Bud led to where he had seen the black buck disappear and Gramps looked once at the tracks.
"It's him," he said, "and danged if he hasn't outsmarted us. He figures he knows as much about snow as we do, and I reckon he's right. Anyhow, he's going back into the hills."
They began to climb, and the snow became deeper and the drifts more frequent. Two-thirds of the way up Hammerson's Hill, Gramps turned to Bud.
"Give me an hour and come through on the track."
After a timed sixty minutes, Bud went ahead, following the buck's tracks. Before long he found Gramps, who had made a wide circle, standing beside a huge boulder. The tracks of the black buck, who had slowed from a run to a walk, still led on.
"I thought he came through here and he did," Gramps said. "But he came maybe ten minutes 'fore I got here. Ha! He thinks he's outsmarted us by taking to the hills, but could be he's tricked himself."
"How has he tricked himself?" Bud asked.
"Longer shooting," Gramps explained to Bud. "If we find where he's dipped into a gully, we have a good chance of catching him going up the other side."
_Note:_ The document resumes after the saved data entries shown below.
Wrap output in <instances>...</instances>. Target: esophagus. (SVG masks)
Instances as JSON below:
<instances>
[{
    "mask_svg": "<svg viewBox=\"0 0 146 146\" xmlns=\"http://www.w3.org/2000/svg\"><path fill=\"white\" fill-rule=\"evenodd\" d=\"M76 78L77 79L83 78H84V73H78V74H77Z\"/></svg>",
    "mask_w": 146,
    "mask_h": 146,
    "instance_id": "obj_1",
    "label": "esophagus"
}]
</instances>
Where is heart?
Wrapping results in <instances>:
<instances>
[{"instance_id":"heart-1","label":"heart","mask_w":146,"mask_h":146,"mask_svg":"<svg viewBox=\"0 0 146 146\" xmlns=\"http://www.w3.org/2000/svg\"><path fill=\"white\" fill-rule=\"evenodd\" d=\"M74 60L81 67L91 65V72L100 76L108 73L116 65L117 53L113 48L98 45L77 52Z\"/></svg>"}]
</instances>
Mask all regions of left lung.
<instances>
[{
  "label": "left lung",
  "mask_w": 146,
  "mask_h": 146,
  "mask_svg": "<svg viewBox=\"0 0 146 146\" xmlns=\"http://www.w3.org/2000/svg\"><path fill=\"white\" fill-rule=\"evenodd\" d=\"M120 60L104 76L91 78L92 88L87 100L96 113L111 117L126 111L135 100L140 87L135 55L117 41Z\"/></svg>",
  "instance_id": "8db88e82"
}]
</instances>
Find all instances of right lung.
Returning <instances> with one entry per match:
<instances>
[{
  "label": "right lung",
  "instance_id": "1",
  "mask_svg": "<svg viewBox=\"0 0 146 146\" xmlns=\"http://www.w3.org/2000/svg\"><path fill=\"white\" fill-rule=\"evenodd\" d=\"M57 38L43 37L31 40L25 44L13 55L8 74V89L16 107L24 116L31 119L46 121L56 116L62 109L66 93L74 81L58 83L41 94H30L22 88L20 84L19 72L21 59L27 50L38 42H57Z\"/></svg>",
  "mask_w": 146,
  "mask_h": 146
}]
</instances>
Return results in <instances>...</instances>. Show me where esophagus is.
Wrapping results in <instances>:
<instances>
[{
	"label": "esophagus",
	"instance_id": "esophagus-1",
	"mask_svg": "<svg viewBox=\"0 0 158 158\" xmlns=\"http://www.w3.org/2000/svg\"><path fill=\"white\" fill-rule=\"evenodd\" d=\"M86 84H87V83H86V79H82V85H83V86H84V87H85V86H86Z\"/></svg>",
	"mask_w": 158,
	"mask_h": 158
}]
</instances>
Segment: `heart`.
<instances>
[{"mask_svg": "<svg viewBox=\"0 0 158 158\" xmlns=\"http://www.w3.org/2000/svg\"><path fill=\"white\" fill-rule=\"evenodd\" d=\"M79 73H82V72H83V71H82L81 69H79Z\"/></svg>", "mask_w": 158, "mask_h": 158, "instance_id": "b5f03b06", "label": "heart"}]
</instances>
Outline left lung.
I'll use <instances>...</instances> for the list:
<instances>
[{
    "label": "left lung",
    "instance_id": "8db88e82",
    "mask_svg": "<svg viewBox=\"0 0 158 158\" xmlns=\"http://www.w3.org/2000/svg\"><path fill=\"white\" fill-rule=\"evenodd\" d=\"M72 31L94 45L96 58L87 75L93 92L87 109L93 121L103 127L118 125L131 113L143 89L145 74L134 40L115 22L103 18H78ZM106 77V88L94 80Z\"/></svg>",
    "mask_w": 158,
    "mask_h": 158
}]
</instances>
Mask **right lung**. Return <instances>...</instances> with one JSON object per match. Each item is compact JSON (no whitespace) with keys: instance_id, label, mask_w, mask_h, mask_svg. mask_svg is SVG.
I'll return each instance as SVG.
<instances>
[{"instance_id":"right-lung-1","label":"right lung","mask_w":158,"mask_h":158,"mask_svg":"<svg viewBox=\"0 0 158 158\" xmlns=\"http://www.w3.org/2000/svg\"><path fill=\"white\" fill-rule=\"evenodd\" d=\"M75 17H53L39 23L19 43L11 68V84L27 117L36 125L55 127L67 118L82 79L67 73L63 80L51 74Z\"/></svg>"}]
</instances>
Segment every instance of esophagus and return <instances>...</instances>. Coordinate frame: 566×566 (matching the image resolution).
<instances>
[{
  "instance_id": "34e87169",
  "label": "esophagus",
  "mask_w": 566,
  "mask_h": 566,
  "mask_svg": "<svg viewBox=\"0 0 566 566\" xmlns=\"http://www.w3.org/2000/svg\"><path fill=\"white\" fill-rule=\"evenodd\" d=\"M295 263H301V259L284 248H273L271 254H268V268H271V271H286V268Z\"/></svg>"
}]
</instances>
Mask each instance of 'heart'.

They followed the tracks until two hours before dark. Whenever they came too near for comfort, the black buck would run a little way, but most of the time he was satisfied to walk. Then they found that he had given a mighty leap a full twenty feet to one side of his line of travel and begun to run continuously. The tracks of four wild dogs came from the opposite direction and joined those of the black buck where he had veered off.
Not speaking to save his breath for speed, Gramps followed the tracks. It was almost dark when he and Bud came to a place where the tracks separated, with the wild dogs' going off in one direction and the buck's in another.